Requests
1. Translate this sentence from the liquid crystal passage into Spanish: "In this contribution, we consider nematic structures within chiral LCs in cylindrical confinement."
2. Answer these questions from the liquid crystal passage.
(a) How many bulk elastic normal modes did Selinger introduce?
(b) Which confinement geometries are most often used to realize such deformations without defects?
(c) What letter denotes the radius of the cylinder?
3. Write the next part of the liquid crystal passage, picking up right after equation (1).

Page
^^^^^^^^
We note that a natural decomposition of representative nematic elastic distortions was recently proposed by Selinger [19]. Four bulk elastic normal modes were introduced, representing distinct irreducible representations of the rotational symmetry group characterising NLC symmetry. These are referred to as the double splay, double twist, bend, and biaxial splay mode, which could be separately and independently excited. On the contrary, the classical (single) splay, (single) twist, bend, and saddle-splay distortions [11,19] are, in general, coupled. For instance, the saddle-splay term can be expressed as a sum of double splay, double twist, and biaxial splay mode.

Nematic structures exhibiting nonplanar 3D nematic distortions (e.g., double twist deformations) impose elastic frustrations, which can be resolved in bulk by introducing assemblies of topological defects [20,21], as manifested in Blue Phases (BPs) [22,23,24]. In NLCs, a description of defects would require a more complex structural description in terms of the tensor nematic order parameter [11], which allows for the local melting of the LC order and the presence of biaxial states [25]. On the other hand, such deformations could be realised without defects in appropriate confinement geometries, where cylindrical confinements [26,27,28,29,30,31] are most often used. Note that stable 3D realisations of topological defects are of interest for science in general. For instance, if physical fields represent fundamental entities of nature [32], then topological defects might represent [33] fundamental particles in the conventional “particle”-based natural description.

In this contribution, we consider nematic structures within chiral LCs in cylindrical confinement. We focus on the (meta) stability of multiple twist-type structures, which exhibit variations in the nematic molecular field simultaneously in at least two orthogonal spatial directions. We show that several structural properties can arise in the context of a simple Landau-type model. A more general analysis is carried out numerically. We determine regimes where one could observe a change in the handedness of structures by varying relevant material parameters. Furthermore, we determine regimes in which the saddle-splay elasticity sensitively controls the stability of competing structures.

2. Results

Of interest are defect-free spontaneously twisted NLC structures within an infinitely long cylinder of radius R. For this reason, we use cylindrical coordinates {$r,\phi ,z$}, defined by the unit vector triad {${\overrightarrow{e}}_r,{\overrightarrow{e}}_{\phi },{\overrightarrow{e}}_z$}. We consider two different ansatzes, which give a good approximation of two qualitatively different families of solutions that are expected to be stable for the geometries and boundary conditions of interest well [26,27].

The first class is represented by [26,27]

$${\overrightarrow{n}}^{\left(i\right)}=cos\psi sin\mathsf{\Omega }{\overrightarrow{e}}_r+sin\psi sin\mathsf{\Omega } {\overrightarrow{e}}_{\phi }+cos\mathsf{\Omega } {\overrightarrow{e}}_z,$$

(1)
^^^^^^^^
Extracted records
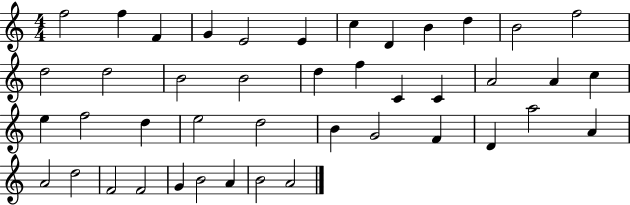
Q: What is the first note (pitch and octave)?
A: F5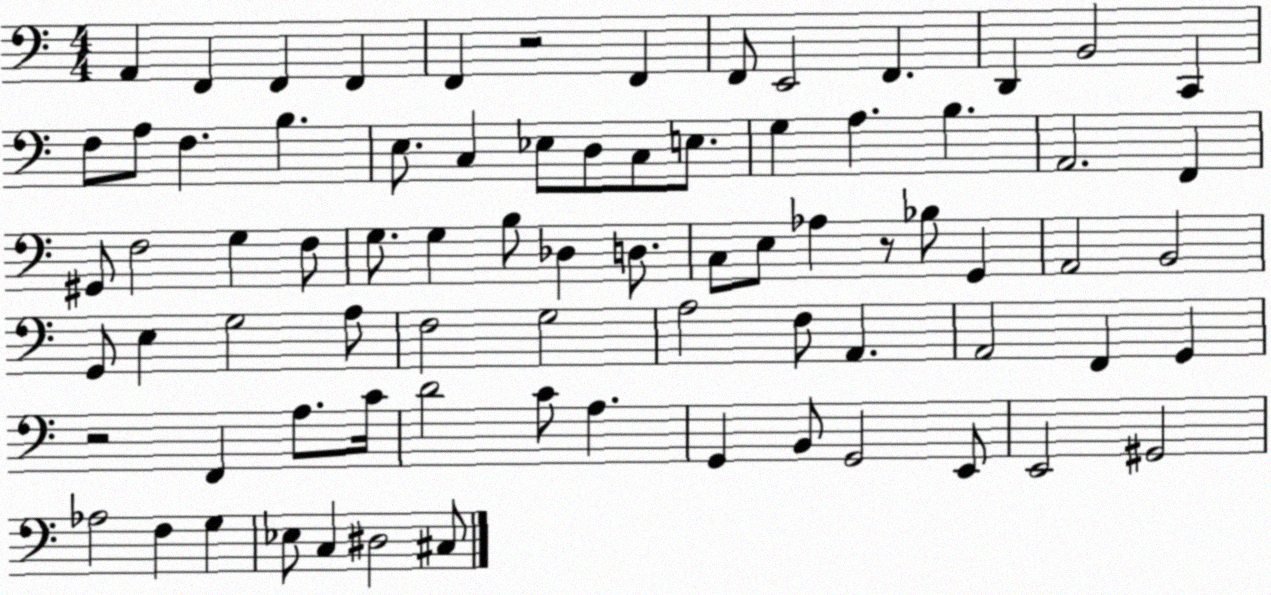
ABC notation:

X:1
T:Untitled
M:4/4
L:1/4
K:C
A,, F,, F,, F,, F,, z2 F,, F,,/2 E,,2 F,, D,, B,,2 C,, F,/2 A,/2 F, B, E,/2 C, _E,/2 D,/2 C,/2 E,/2 G, A, B, A,,2 F,, ^G,,/2 F,2 G, F,/2 G,/2 G, B,/2 _D, D,/2 C,/2 E,/2 _A, z/2 _B,/2 G,, A,,2 B,,2 G,,/2 E, G,2 A,/2 F,2 G,2 A,2 F,/2 A,, A,,2 F,, G,, z2 F,, A,/2 C/4 D2 C/2 A, G,, B,,/2 G,,2 E,,/2 E,,2 ^G,,2 _A,2 F, G, _E,/2 C, ^D,2 ^C,/2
^^^^^^^^
Responses to the tasks
1. En esta contribución, consideramos estructuras nemáticas dentro de cristales líquidos quirales en confinamiento cilíndrico.

2.
(a) Four
(b) Cylindrical confinements
(c) R

3.
where $\psi =q_{1}z-\phi$, $\mathsf{\Omega }=\frac{\pi }{2}-q_{2}r sin\psi ,$ the wave vectors $q_1$ and $q_2$ are variational parameters. A typical representative structure is shown in Figure 1a and in the Supplementary Materials.

In the Cartesian coordinates {x, y, z} the ansatz reads ${\overrightarrow{n}}^{\left(i\right)}=\cos \left(q_{1}z\right) sin\mathsf{\Omega }{\overrightarrow{e}}_x+sin\left(q_{1}z\right) sin\mathsf{\Omega } {\overrightarrow{e}}_y+cos\mathsf{\Omega } {\overrightarrow{e}}_z$ Cases $q_1\ne 0$ and $q_2\ne 0$ determine multiple twisted solutions. In these patterns, which we refer to as radially z-twisted (RZT) structures, twist deformation is realised both along the ${\overrightarrow{e}}_r$ and ${\overrightarrow{e}}_z$ directions [26]. This ansatz also encompasses single twisted structures. For example, for $q_2=0$ a structure twisting around the z axis is expressed as

$${\overrightarrow{n}}^{\left(i\right)}=cos(q_{1}z-\phi ) {\overrightarrow{e}}_r+\sin \left(q_{1}z-\phi \right) {\overrightarrow{e}}_{\phi },$$

(2)

which corresponds to a classical cholesteric solution with wave vector $q_1$.

The second family of solution corresponds to the radially twisted (RT) structures [26,27], where the twist is realised along ${\overrightarrow{e}}_r$, see Figure 1b. For this purpose, we use the ansatz

$${\overrightarrow{n}}^{\left(ii\right)}=sin\alpha {\overrightarrow{e}}_{\phi }+cos\alpha {\overrightarrow{e}}_z.$$

(3a)

Here, $\alpha =\alpha \left(r\right)$ and to avoid a singularity at the cylinder axis we impose the condition α(0) = 0. Previous numerical studies [26,31] have revealed that the dependence of α(r) is roughly linear in r, even for large twists of $\stackrel{\rightharpoonup }{n}$. Consequently, we use the approximation:

$$\alpha =q_{RT}r.$$

(3b)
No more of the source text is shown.